Всё равно мне – как понимать.

Спит бабье лето в окне, но на улицу – ни ногой.

Это водобоязнь без «водо-», но только один-в-один.

Если на улицу выйдет кто – это будет другой,

И будут объяты белым его следы.

Это водобоязнь без «водо-», но только один-в-один.

Вместо тёмных углов – сигареты, книги, кровать.

Как говорилось однажды (свыше?) – давай выходи.

Как отвечалось, – мне бы всё это заспать.

Как говорилось однажды свыше, – последнюю осень на,

Молчи в тряпочку, не пиши. Будущая зима

В стихах ломаным слогом совсем не видна,

Как не видна в котёнке ушедшая в подпол мать.

Белочка

С ветки на ветку, по ссылкам – от блога к блогу,

Белочка молится доброму, непреходящему богу.

Психи склоняют к бунту, власти, народу, бреду.

Белочка уезжает (отсюда) в окно и в среду.

Белочка догрызает орешки, а лом заначит.

Слуги её стерегут, только всё это мало значит.

Белочка превратится в летягу, а может, птицу,

Больше не возвратится, и как уж тут возвратиться?

Главное, что сказать на досмотре и не спалиться.

Главное – грызть орешки, молчком молиться.

А за окном – асфальт и чудесная Заграница…

Белочка – с ветки на ветку, от блога к блогу.

Завтра – среда, пища с маслом, свидание с Богом.

Р&Дж

На балконе тем пасмурным днём пустовала Джульетта.

Под балконом, привычно уже, пустовал и Ромео.

Выпит яд, как последняя строчка сонета.

Пьеса выпита вся, и финальная фраза в Верону продета.

Нет Джульетты, и нету бедняги Ромео.

Но луна взобралась по кулисе на самое небо.

И расправила ткань, и в древесные стены вдохнула

Из Вероны кирпич, и живою листвою согнула

Сад, где каждое дерево – дань кисти и трафарету.

И расчистила небо, и звёзды сгустила на небе.

И проснулась в гримёрке, и вышла к Ромео Джульетта.

И пришёл полусонный Ромео с последнего ряда.

И Джульетта смеялась, и звёзды на небе смеялись.

И сказал режиссёр полусонный: «Порядок.

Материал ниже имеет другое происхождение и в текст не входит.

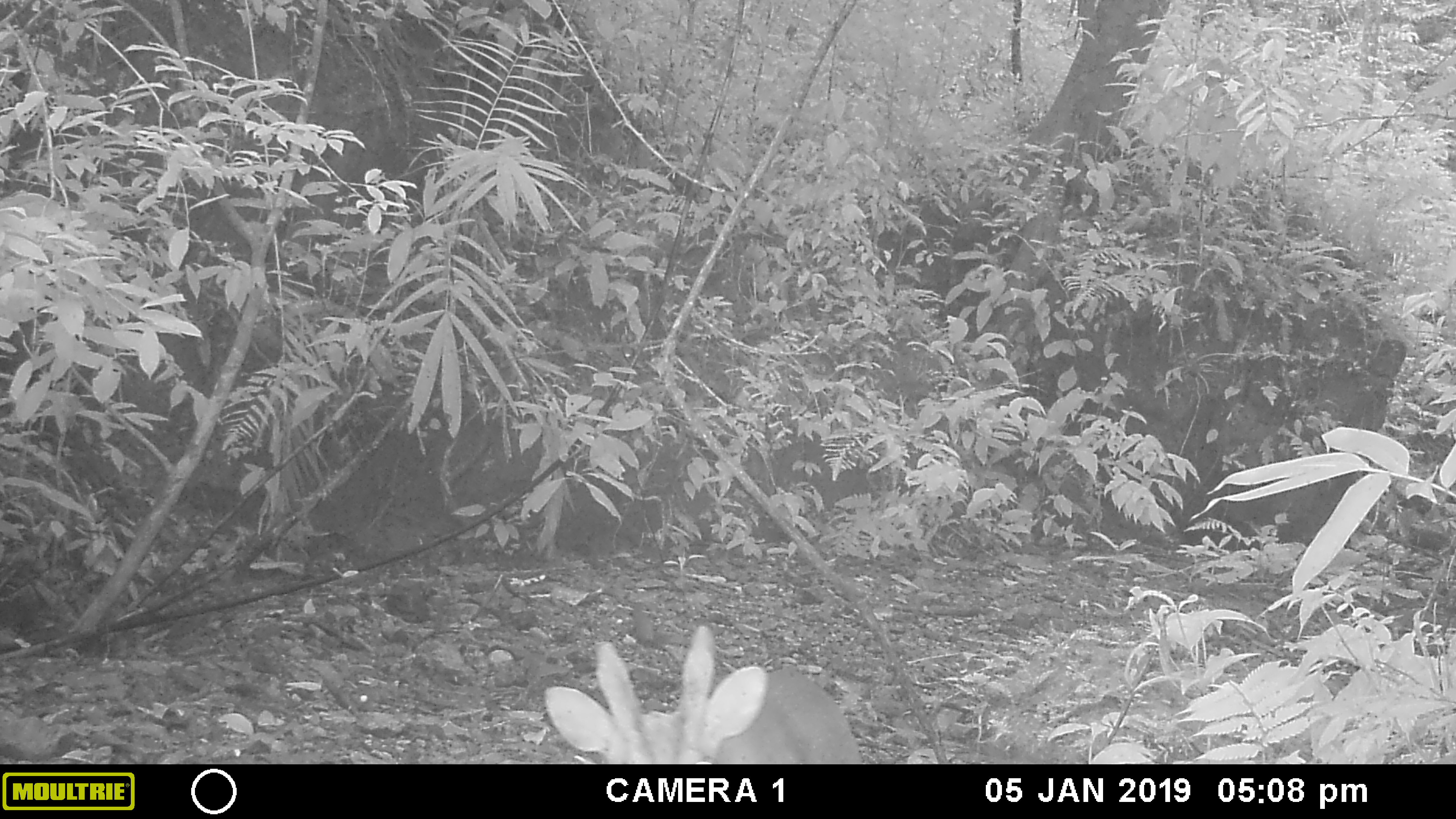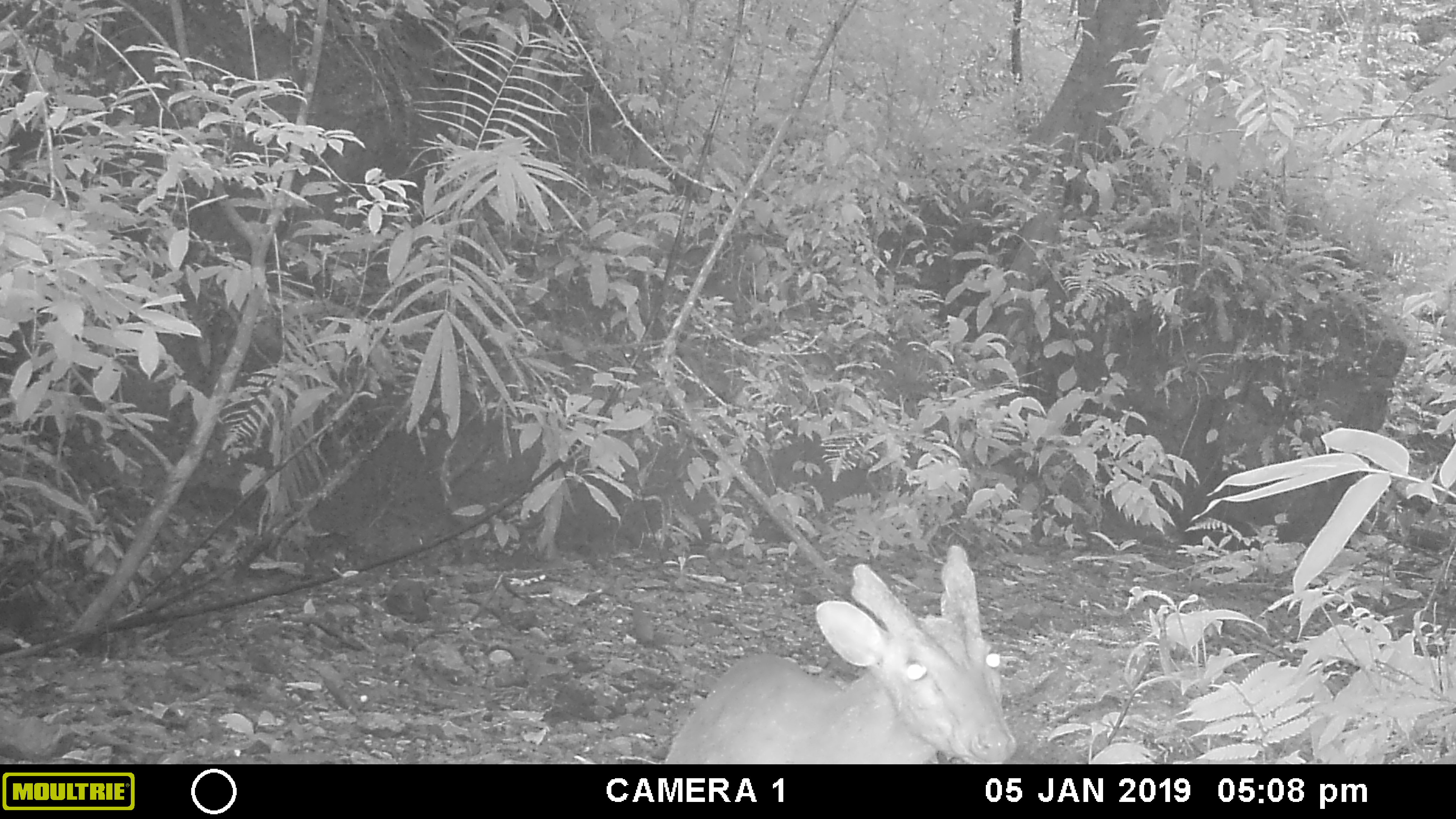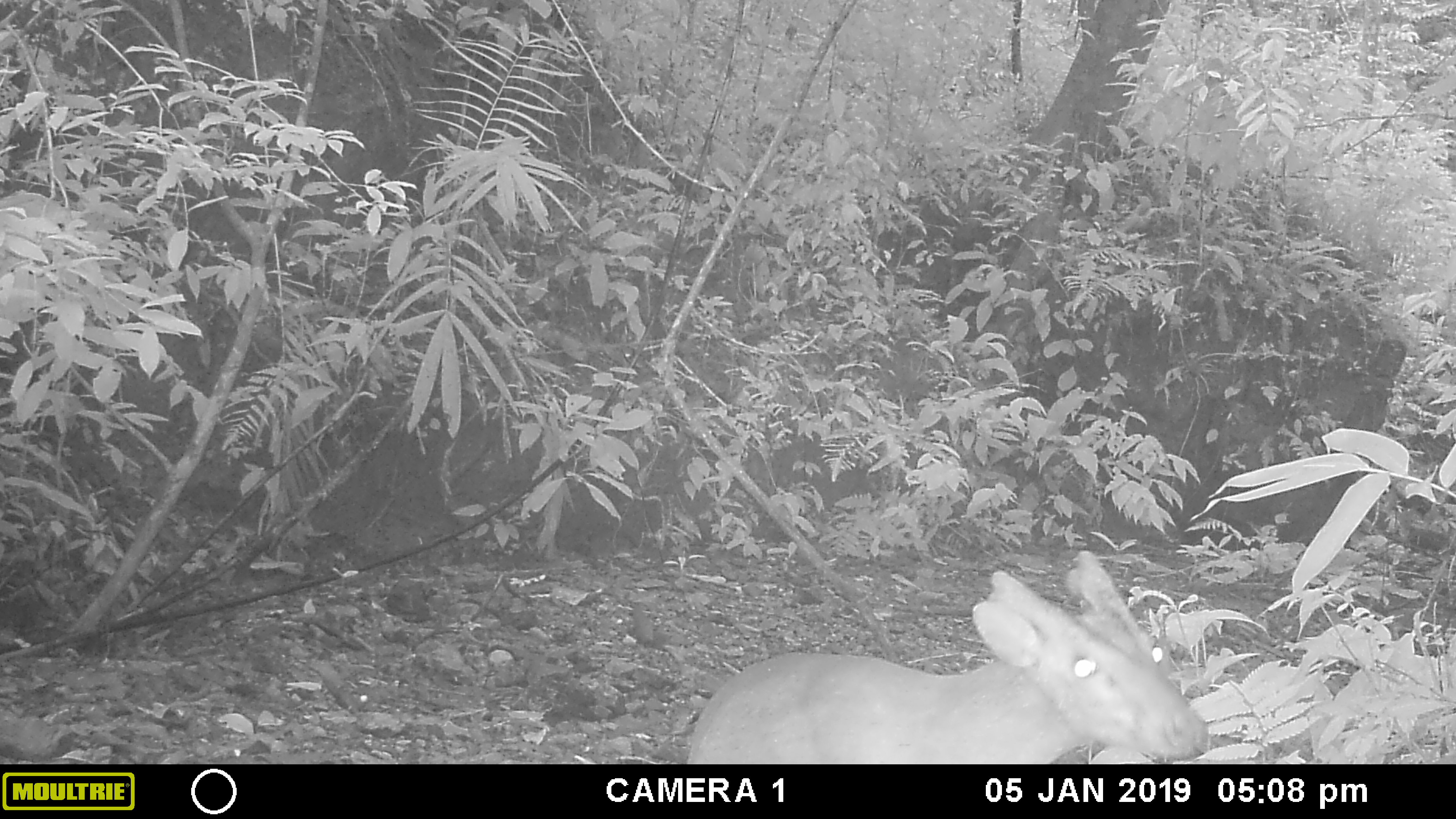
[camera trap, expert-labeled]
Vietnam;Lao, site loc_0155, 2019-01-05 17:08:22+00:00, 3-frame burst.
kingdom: Animalia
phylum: Chordata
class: Mammalia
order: Artiodactyla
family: Cervidae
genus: Muntiacus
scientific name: Muntiacus vuquangensis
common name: large-antlered muntjac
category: large antlered muntjac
Large antlered muntjac (large-antlered muntjac) (Muntiacus vuquangensis). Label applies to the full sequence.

Порядок».

И гадали влюблённые, как они небо проспали

И немного – друг друга, в Вероне (пустующем зале).

И глядели они друг на друга сто лет и полночи.

И Шекспир вместе с ними/на них – те сто лет и полночи.

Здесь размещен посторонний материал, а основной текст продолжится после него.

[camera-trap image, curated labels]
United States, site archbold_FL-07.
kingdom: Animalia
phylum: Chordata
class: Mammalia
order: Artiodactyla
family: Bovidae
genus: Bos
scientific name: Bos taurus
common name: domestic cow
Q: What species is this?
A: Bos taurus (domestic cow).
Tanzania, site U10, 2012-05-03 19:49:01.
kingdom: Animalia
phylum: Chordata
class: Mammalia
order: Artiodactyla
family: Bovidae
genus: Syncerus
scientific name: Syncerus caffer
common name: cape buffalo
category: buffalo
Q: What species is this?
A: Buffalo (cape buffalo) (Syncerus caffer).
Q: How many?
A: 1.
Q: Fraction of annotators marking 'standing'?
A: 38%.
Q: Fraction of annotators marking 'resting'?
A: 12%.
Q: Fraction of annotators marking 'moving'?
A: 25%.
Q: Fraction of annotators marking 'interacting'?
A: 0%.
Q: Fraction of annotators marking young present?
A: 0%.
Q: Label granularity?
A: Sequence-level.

И глядела Верона (полночи пустующий зал)…

[Здесь должны были б быть ровно сто и одно многоточие]

…И скелет режиссёра влюблённым совсем не мешал.

Хайку

* *

Ворон ворчит.

Плотник вбивает последний гвоздь.

Курит в карете врач.

* *

В жёлтом пятне фонаря

Вкус вишни на твоих губах

Love is…

* *

У старого дома

Парень ломает забор.

Время сирени.

* *

Скоро осень.

В кармане вино и

Чистая трудовая книжка.

* *

Тень Родена

На лестничной клетке

Сосед вернулся домой

* *

Ты улыбаешься

Утром особенно

Ходим по битой посуде

«Меня помяни…»

Меня помяни.

За фасеточной сферой игра с

Не вынести и не болит.

Меня помяни.

Из всех (не)возможных трасс

Создатель меня удалит.

Меня помяни.

Оставит, быть может, фрагменты фраз,

Фрагменты бумажных плит.

Меня помяни.

Продрогшие ветры горами несут

Метил, соловеет камыш.

Меня помяни.

Последние держат листву на весу,

И солнце всё ниже и ниж…

Меня помяни, –

Ни крылья, ни хватка уже не спасут,

Ни люди, ни боги, ни лишь.

Меня помяни,

Я запутался в здешних/нездешних местах,

И кажется, вижу уклон.

Меня помяни, –

Промозглые, серые здесь небеса,

Фальшивый хрустящий огонь.

Меня помяни,

Когда над водою порхнёт стрекоза

И сядет в твою ладонь.

«Сен-Жермен завещал мне отраву…»

Сен-Жермен завещал мне отраву,

От которой он вечно был молод.

(Мёд, молоко, пиво, имбирь и что-то-там-цетамол).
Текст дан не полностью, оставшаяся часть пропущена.